Facciamo un gioco. Fingiamo per un attimo che non esista una normazione primaria
o regolamentare per affrontare la pandemia. Ed eliminiamo quindi per un attimo
anche il Green Pass dal panorama degli obblighi e degli adempimenti. Domanda:
nel momento in cui si diffonde un virus potenzialmente letale, potrebbe mai un
datore di lavoro considerarsi libero di organizzare a suo piacimento le misure
organizzative e tecniche per contrastare i rischi che si vengono a creare sul
luogo di lavoro? La risposta è ovviamente no, poiché è in gioco l’intero impianto delle
disposizioni sulla sicurezza sul lavoro, compendiate nel DLGV 81/08 "in materia di tutela della salute e della sicurezza nei luoghi di lavoro".
Dunque l'effettuazione di un tampone su un lavoratore, vista alla luce di quei
principi, potrebbe assumere tutta un’altra portata. E
sollevare non poche perplessità sulle polemiche tra chi vuole il costo del
tampone a carico del lavoratore e chi lo chiede a carico dello Stato.
E’ sufficiente infatti ripercorrere l’impalcatura tutta del decreto 81,
per rilevare un dato estremamente semplice: che si parli di rischi generici, o
di rischiosità specifiche, è il datore di lavoro che è tenuto a un ventaglio
complesso di adempimenti, ivi compresa , ad esempio, la dotazione al lavoratore,
a spese dell’azienda, dei dispositivi di protezione individuale che permettono
di contenere i rischi per la salute dei dipendenti.
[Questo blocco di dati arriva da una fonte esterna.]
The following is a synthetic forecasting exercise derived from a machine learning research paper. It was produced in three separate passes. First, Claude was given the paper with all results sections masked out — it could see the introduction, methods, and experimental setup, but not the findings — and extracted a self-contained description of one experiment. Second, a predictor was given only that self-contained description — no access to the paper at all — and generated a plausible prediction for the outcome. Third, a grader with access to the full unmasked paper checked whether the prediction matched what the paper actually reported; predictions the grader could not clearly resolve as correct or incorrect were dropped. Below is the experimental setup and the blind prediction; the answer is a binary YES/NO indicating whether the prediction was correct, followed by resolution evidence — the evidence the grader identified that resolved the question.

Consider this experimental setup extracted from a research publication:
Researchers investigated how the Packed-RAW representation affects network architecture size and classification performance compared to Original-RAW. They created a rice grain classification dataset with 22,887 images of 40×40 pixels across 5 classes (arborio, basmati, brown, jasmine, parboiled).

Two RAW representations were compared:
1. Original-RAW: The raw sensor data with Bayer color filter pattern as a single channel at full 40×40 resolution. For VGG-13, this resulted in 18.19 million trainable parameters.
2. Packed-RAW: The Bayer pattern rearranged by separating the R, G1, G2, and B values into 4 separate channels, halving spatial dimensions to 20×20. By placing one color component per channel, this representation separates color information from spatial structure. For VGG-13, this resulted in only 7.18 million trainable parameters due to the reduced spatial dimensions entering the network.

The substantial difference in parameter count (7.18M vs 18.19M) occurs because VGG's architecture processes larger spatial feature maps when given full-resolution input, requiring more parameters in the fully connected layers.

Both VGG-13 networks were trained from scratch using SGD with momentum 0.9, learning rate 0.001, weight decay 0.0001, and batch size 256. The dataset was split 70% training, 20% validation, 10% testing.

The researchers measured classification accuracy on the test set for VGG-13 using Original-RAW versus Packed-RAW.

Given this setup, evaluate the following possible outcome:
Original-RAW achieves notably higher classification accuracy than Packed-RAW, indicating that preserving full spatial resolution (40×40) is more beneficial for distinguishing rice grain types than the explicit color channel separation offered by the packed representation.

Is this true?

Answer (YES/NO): NO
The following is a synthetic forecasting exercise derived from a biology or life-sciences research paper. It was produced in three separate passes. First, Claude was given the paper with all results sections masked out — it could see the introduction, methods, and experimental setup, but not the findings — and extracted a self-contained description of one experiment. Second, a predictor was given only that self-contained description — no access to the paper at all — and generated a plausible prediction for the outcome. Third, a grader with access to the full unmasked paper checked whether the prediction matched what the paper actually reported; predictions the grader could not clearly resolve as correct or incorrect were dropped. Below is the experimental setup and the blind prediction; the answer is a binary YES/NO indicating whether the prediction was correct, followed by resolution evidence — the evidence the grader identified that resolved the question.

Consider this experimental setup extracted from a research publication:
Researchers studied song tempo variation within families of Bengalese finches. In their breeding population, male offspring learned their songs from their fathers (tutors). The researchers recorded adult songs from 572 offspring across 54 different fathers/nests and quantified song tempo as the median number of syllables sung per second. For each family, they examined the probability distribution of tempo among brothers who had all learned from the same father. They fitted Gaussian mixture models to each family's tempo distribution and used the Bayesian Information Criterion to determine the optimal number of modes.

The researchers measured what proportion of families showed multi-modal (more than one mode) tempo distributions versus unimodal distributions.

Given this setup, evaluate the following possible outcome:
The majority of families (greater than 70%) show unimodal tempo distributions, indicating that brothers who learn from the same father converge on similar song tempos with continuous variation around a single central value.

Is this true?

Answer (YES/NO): NO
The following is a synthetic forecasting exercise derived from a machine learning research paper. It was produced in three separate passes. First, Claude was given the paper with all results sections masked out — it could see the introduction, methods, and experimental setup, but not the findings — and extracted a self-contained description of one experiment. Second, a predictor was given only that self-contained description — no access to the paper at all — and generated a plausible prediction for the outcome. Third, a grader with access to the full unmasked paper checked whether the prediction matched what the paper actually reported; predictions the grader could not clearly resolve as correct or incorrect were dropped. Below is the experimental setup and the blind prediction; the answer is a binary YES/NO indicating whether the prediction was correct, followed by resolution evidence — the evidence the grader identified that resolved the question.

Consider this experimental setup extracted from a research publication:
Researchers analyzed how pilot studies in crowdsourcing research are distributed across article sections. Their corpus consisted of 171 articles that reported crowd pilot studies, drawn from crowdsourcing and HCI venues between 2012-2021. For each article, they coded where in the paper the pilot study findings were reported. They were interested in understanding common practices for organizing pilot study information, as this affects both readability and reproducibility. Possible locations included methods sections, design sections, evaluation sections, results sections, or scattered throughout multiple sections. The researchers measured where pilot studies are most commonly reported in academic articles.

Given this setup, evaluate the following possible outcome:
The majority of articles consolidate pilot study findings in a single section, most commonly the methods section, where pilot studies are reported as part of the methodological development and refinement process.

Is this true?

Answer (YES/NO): NO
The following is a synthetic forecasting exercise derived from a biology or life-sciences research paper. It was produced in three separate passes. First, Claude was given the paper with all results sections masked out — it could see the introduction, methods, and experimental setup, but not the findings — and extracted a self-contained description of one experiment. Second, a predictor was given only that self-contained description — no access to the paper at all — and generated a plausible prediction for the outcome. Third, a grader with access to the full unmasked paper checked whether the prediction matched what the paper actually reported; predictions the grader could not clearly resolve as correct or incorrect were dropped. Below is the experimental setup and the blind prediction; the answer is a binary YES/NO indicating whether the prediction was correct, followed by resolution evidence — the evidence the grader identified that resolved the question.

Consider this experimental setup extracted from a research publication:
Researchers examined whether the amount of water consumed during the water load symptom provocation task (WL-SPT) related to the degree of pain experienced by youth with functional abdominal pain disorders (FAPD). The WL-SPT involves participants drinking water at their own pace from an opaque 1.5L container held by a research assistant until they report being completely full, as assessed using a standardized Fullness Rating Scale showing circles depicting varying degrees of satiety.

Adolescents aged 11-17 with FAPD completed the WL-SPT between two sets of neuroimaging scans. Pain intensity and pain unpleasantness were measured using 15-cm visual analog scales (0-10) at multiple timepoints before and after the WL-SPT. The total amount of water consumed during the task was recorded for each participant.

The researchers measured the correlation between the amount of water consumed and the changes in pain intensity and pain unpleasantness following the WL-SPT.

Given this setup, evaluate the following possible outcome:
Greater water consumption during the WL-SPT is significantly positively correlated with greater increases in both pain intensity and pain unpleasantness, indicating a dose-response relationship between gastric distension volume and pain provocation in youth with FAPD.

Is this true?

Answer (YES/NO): NO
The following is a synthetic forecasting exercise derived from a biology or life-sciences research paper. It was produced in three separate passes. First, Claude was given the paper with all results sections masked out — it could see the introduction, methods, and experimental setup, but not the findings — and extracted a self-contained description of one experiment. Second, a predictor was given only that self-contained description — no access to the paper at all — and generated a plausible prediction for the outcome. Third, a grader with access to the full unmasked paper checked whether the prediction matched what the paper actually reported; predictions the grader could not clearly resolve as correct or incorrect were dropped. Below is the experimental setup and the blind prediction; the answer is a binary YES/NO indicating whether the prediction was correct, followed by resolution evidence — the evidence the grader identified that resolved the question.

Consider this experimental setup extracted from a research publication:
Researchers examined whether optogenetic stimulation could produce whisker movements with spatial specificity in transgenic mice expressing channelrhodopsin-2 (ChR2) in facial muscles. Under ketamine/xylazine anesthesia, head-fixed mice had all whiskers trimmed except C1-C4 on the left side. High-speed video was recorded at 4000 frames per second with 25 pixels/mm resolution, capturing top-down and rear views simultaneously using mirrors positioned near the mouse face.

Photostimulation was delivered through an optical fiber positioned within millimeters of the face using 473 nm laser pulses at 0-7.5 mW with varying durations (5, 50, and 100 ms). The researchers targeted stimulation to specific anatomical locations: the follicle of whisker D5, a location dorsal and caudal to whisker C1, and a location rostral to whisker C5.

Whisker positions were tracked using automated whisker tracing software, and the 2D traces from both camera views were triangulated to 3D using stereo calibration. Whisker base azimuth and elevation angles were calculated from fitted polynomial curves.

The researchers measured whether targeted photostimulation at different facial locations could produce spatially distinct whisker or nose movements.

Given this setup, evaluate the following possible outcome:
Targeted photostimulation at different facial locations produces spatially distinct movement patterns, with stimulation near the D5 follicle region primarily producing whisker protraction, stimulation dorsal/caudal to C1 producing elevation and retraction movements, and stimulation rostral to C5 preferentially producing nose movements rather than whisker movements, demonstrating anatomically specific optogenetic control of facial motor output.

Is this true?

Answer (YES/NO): NO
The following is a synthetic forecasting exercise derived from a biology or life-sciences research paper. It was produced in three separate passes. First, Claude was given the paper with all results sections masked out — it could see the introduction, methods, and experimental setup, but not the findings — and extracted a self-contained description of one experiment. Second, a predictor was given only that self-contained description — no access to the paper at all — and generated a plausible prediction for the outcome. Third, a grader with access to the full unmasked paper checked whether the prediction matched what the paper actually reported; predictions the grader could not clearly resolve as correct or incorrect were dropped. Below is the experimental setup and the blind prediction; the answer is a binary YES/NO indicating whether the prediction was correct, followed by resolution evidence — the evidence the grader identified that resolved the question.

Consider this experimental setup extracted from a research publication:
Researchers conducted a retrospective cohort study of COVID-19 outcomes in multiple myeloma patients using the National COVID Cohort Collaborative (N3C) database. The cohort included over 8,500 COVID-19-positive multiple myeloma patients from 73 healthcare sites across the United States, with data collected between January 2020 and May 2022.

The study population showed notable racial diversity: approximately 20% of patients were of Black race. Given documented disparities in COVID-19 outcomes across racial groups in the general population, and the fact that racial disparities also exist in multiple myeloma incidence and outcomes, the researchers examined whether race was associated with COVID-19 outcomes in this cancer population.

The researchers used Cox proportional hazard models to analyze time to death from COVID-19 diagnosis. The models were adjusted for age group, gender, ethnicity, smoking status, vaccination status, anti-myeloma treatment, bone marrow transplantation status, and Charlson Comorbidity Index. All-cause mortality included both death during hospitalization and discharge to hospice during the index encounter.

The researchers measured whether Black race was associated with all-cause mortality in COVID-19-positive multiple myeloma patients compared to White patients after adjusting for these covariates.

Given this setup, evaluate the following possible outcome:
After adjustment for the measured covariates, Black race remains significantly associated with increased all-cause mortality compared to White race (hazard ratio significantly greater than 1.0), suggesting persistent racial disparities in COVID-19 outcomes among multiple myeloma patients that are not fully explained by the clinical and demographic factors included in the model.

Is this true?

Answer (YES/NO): NO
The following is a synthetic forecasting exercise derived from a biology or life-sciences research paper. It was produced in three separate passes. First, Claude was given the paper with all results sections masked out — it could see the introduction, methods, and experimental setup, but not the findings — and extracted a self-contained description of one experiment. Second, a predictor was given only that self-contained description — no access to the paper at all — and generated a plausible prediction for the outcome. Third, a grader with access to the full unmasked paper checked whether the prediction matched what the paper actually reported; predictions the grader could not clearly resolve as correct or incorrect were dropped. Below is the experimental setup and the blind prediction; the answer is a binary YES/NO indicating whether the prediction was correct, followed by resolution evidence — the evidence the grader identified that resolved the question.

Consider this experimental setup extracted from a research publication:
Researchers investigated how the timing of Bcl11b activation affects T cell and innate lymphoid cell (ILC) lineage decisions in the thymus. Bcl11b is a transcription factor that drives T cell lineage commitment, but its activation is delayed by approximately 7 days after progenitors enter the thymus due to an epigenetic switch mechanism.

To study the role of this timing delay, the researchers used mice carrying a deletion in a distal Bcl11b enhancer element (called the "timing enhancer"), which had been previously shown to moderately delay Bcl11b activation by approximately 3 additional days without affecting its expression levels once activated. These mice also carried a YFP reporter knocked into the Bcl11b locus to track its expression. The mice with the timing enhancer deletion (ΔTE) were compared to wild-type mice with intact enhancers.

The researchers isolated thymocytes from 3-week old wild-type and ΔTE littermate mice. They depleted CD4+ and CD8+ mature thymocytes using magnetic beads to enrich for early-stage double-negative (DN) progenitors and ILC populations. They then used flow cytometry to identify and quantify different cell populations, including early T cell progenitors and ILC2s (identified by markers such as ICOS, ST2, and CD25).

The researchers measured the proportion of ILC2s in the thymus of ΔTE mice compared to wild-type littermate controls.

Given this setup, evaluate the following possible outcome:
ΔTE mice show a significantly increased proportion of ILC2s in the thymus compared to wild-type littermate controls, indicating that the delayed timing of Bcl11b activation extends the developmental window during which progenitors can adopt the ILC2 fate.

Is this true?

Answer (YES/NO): YES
Obblighi, questi, che con queste stesse identiche caratteristiche, compreso l’onere
economico a carico dell’azienda, operano anche nello specifico ambito dell'esposizione
ad "agenti biologici" (art. 266 e ss. DLGV 81/08) , per tali
intendendosi "qualsiasi microrganismo anche se geneticamente modificato,
coltura cellulare ed endoparassita umano che potrebbe provocare infezioni,
allergie o intossicazioni": se sono un lavoratore che, per rendere la
sua prestazione, è inevitabilmente esposto ad una contiguità con tali
"agenti", è automatico, e nessuno lo ha mai seriamente messo in
discussione, il fatto che ogni onere economico conseguente alla adozione di
misure atte a contenere il rischio, nasca e resti a carico del datore di lavoro.
Continuiamo il nostro gioco. E veniamo ad oggi: per entrare sul posto di
lavoro è necessario "possedere ed esibire" il Green Pass.
Domanda: possiamo considerare questo adempimento non solo necessario, ma anche
sufficiente? Lo dico in un altro modo: creare una comunità di soggetti sul
posto di lavoro dotati di Green Pass, e dunque o vaccinati o tamponati, esime il
datore di lavoro da qualsiasi altra valutazione di rischio e dalla adozione di
ulteriori misure (da sovrapporsi a quelle solite, del distanziamento e della
mascherina)?
Parliamo innanzitutto dei vaccinati: chi ci capisce qualcosa è bravo, ma
quanto sembra emergere in modo ormai conclamato, è che anche chi è vaccinato
può contagiarsi ed è in grado di contagiare (in che misura, lo sanno solo gli
scienziati, o forse non lo sa nessuno – certo, mi si consenta una notazione
personale, non lo sanno i NO VAX).
Qui nasce una prima perplessità: se infatti io, datore di lavoro, guardassi
al Green Pass con gli occhiali del DLGV 81/08, forse potrei pormi il dubbio che
essere vaccinati non basta, in quanto l’unica certezza reale (e cioè, l’unica
via sostanziale ed effettiva per garantire la salute dei miei dipendenti),
sarebbe effettuare giornalmente a tutti un tampone, che sia in grado di darmi
davvero la sicurezza che chi entra a lavorare non può trasmettere l’infezione.
Si fermerebbe il mondo. E quindi tutti stiamo facendo finta di nulla. Ma se
ci pensiamo bene, un "medico competente" particolarmente coscienzioso
potrebbe, alla luce di quanto la quarta ondata sta annunciando, mettere sul
tavolo un problema davvero esplosivo.
E i non vaccinati? Devono fare il tampone. Bene. Ma allora la domanda è
semplice: perché mai, se espongo il mio lavoratore al rischio di contagio con
agenti biologici, devo pagargli i dispositivi di protezione individuale, e se
invece voglio garantirlo dal rischio di non prendersi il Covid, il tampone se lo
deve pagare lui ?
P.S.: Ultima regola del gioco: La risposta: “cavoli suoi, si potrebbe vaccinare”, non vale!